Name Robert Harrison


Year of Study 2

Title The Role of Toll-Like Receptors in Diabetic Wound Healing

Authors R. Harrison and K. Mace

Key words Wound, Inflammation, Diabetes

Abstract

Wound healing is a complex process defined by three distinct yet overlapping stages: inflammation, proliferation and remodelling. In approximately 4-10% of diabetic patients, aberrant inflammation leads to the formation of non-healing diabetic foot ulcers (DFUs). Macrophages contribute to all three stages of wound healing, by exhibiting pro-inflammatory ‘M1-like’ states and anti-inflammatory ‘M2-like’ states. One reason for DFU formation is a failure to switch between the M1 and M2 states. Toll-like receptors (TLRs) play a key role in triggering inflammation, and as such are a potential therapeutic target. I found that one of the TLRs, Tlr4, is expressed at a slightly lower level in diabetic-derived macrophages, compared to non-diabetic-derived macrophages. However, there was no difference in cell-surface Tlr4-Md2 expression. Early analysis of other TLRs also exhibited differential expression between non-diabetic and diabetic macrophages. Further analysis of these TLRs will be continued in future. Finally, diabetic mice with a haematopoietic cell-specific knockout of TLR function had delayed wound healing. These results demonstrate that TLRs may play an important role in DFU formation. Future work will focus on what impact aberrant TLR signalling has on epigenetic changes, through analysis of their downstream signalling target genes.

ABSTRACT 80

Name Roisin Holmes


Year of Study 3

Title Green Light Initiated Collagen Hydrogels as Cell-hydrogel Constructs in Regenerative Medicine

Authors R. Holmes, G. Tronci, X. Yang and D.Wood

Key words Biomaterials, Tissue Engineering

Abstract

The microenvironment design can possess features that induce appropriate gene expression and thereby direct cell fate as a result of cell-matrix interactions. Collagen hydrogels can be compared to the natural, hydrated tissues in the body (ECM) with a microenvironment largely dependent on the degree of functionalization, cross-linker type, chemical net-point reactivity, cross-link density and porosity. Green light-induced gelation was performed using eosin Y as the photo-catalyst and triethanolamine (TEOA) as a sacrificial reducing agent (539 nm). This was compared to UV light-induced gelation with Irgacure 2959 (365 nm) as the initiator. The physical and mechanical properties of the hydrogels were investigated by compression, swelling and degradation tests. ATP assays were used to examine cell viability in gels after 1, 3 and 7 days and LIVE/DEAD stains with confocal microscopy examined cell encapsulation and cell spreading with dental pulp stem cells (DPSCs). Cell viability in response to UV light resulted in a third less viable cells than when exposed to green light. The mechanical and physical properties were varied by changing the initiator type and the concentration of the prepolymer solution.

ABSTRACT 81

Name Ruth Coe


Year of Study 3

Title Simulation of the Fatigue Performance of Spinal Vertebrae after Fracture

Authors R.H. Coe, S.N.F. Sikora, D.C. Barton and R.K. Wilcox

Key words Vertebroplasty, Fatigue, Finite Element

Abstract

Over 25% of the population are expected to suffer a vertebral fracture during the course of their life. These are often caused by osteoporosis and are particularly seen in post-menopausal women. Treatment options for vertebral fractures can range from analgesics to surgical interventions, such as vertebroplasty and kyphoplasty. This is the injection of bone cement into the vertebra to stabilise the fracture. There is still considerable debate over the efficacy of cement augmentation, and further investigation into the mechanisms behind the treatment and the longer term effects could increase understanding of its suitability.
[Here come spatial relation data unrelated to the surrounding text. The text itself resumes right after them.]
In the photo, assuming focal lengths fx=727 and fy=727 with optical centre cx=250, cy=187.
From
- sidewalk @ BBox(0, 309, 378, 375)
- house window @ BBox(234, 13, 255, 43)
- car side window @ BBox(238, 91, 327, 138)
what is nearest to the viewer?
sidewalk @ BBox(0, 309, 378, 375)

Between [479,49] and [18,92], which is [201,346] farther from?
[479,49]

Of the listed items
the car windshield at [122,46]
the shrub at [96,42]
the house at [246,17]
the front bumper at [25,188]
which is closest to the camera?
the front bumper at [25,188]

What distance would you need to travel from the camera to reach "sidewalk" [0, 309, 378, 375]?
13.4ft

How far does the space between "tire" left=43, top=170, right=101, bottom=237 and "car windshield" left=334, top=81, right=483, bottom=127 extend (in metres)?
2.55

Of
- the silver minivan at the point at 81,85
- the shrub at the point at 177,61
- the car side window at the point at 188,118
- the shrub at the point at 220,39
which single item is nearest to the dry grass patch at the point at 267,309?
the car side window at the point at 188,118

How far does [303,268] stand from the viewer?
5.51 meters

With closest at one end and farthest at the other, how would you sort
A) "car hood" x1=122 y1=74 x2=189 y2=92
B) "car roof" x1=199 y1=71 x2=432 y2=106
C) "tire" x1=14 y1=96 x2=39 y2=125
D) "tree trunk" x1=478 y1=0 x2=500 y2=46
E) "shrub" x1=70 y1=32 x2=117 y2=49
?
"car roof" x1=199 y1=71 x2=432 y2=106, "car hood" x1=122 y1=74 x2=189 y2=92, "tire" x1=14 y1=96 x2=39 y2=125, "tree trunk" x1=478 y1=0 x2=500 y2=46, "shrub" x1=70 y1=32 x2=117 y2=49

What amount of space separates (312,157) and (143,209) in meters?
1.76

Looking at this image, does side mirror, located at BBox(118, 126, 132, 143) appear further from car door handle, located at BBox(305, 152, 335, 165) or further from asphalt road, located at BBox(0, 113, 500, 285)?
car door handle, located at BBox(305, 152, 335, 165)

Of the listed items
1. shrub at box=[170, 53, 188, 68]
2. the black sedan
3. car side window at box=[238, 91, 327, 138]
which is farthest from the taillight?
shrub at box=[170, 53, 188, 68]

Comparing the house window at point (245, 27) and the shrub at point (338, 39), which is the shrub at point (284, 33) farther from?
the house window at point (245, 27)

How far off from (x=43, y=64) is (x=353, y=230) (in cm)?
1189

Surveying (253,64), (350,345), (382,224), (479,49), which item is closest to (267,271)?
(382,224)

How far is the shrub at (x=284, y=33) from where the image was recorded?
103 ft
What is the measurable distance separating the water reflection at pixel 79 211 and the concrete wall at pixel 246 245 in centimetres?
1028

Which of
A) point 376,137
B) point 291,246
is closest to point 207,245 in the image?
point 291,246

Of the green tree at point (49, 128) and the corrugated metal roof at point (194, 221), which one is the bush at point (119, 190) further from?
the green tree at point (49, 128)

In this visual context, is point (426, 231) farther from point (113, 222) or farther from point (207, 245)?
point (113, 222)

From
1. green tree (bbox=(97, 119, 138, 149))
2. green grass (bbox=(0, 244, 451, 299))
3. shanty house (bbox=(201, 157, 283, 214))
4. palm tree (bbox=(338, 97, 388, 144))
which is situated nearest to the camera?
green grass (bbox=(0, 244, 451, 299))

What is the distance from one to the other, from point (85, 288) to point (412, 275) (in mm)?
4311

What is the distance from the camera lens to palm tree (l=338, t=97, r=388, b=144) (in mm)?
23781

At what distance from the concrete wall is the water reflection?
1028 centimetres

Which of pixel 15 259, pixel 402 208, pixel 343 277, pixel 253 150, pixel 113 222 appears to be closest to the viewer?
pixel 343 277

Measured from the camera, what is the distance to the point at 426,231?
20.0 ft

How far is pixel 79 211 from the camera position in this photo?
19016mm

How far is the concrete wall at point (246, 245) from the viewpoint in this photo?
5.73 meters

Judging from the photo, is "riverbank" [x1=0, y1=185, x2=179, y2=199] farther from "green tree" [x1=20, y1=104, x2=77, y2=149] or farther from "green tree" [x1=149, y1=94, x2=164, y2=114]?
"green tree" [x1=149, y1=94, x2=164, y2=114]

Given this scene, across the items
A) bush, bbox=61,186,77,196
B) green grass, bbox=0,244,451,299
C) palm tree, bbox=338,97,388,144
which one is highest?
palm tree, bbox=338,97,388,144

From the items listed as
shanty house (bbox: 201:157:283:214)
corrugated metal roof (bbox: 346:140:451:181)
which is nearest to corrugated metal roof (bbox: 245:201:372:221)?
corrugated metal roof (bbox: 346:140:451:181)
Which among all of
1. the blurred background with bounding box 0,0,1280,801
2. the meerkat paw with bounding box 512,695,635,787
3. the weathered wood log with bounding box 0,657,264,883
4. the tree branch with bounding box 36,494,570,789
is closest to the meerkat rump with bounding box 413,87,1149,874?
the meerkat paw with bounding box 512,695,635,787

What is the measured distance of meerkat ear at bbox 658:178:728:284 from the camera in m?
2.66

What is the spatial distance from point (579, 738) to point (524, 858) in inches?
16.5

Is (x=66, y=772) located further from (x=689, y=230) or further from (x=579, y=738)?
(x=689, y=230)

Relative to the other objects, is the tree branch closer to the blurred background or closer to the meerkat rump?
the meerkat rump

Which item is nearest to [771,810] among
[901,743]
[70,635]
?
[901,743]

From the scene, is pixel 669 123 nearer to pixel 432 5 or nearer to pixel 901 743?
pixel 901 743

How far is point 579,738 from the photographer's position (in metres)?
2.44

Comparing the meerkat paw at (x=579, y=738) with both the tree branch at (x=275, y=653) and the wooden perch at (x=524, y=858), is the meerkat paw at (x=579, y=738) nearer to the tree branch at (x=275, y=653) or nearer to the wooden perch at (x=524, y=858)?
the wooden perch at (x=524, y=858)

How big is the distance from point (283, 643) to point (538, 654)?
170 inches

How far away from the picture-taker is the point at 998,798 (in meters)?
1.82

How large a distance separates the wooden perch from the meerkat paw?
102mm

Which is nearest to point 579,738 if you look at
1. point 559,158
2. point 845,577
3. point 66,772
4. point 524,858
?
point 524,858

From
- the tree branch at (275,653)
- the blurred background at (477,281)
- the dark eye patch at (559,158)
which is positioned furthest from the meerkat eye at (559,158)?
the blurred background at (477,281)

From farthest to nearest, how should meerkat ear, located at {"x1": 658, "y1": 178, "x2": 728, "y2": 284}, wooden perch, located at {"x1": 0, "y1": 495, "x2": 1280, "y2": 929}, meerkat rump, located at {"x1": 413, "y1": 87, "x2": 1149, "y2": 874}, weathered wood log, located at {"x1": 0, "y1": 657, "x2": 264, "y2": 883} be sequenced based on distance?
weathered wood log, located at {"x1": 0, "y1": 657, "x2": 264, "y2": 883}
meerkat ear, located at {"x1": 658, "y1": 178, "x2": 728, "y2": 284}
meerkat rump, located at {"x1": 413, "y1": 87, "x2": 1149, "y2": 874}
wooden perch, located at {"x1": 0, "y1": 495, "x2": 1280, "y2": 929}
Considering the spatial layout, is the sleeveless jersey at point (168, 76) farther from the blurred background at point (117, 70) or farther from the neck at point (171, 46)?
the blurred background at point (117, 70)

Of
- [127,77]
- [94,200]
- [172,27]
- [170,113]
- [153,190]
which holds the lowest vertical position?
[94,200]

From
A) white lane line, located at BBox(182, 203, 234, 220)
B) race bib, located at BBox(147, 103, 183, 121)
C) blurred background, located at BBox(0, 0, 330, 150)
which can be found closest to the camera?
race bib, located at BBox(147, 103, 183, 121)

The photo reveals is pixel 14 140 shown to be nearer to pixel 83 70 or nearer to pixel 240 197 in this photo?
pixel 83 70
The aim of this project is to investigate the fatigue performance of spinal fractures treated with vertebroplasty through a combined experimental and finite element approach. This work will inform on the suitability of vertebroplasty for different patient groups.

Using a bovine tail model, a new method has been developed to fatigue test vertebrae, with loading levels based on the fracture strength. This work will form the basis for fatigue testing augmented vertebrae. In addition, specimen-specific finite element models of the specimens have been developed and validated against the experimental data, showing good levels of agreement.

The fatigue tests of augmented vertebrae will be used to validate equivalent finite element models. These can then be used to investigate the effect of vertebroplasty on specific patient groups.

ABSTRACT 82

Name Sam Beckett


Year of Study 4

Title ADSC Delivery to Chronic Skin Wounds

Authors S. Beckett, S. MacNeil and S. Matcher

Key words ADSC, Skin Wounds

Abstract

Adipose derived mesenchymal stem cells (AD-MSCs) are being investigated as a potential therapy for chronic wounds as they are pro-angiogenic and have anti-inflammatory effects both in vitro and in vivo.

Current attempts to transport cells from a GMP certified lab to the clinic often fail to keep cells viable for more than 24 hours, this is due to lack of temperature control or pH instability of the cell media. Maintaining the pH of cell media by use of a 5% CO2 gassed container can retain cell viability for up to 3 days when out of incubated conditions. Gassing cells with 5% CO2 in combination with a fibrin gel is being investigated as a method of delivering cells to dermal wounds.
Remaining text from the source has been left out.